RECORD EXTRACTS —
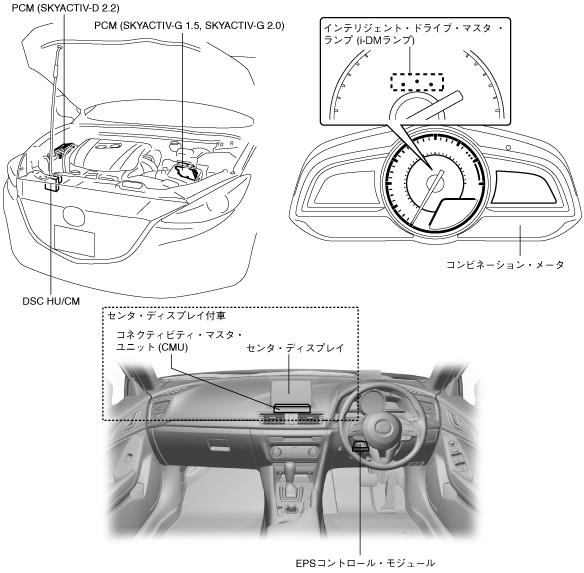 PCM (SKYACTIV-D 2.2)

PCM (SKYACTIV-G 1.5, SKYACTIV-G 2.0)

インテリジェント・ドライブ・マスタ・ランプ (i-DMランプ)

コンビネーション・メータ

DSC HU/CM

センタ・ディスプレイ付車

コネクティビティ・マスタ・ユニット (CMU)

センタ・ディスプレイ

EPSコントロール・モジュール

WORK INSTRUCTION — Copy every record exactly as it appears, apart from any pictures.

REPLY —
 PCM (SKYACTIV-D 2.2)

PCM (SKYACTIV-G 1.5, SKYACTIV-G 2.0)

インテリジェント・ドライブ・マスタ・ランプ (i-DMランプ)

コンビネーション・メータ

DSC HU/CM

センタ・ディスプレイ付車

コネクティビティ・マスタ・ユニット (CMU)

センタ・ディスプレイ

EPSコントロール・モジュール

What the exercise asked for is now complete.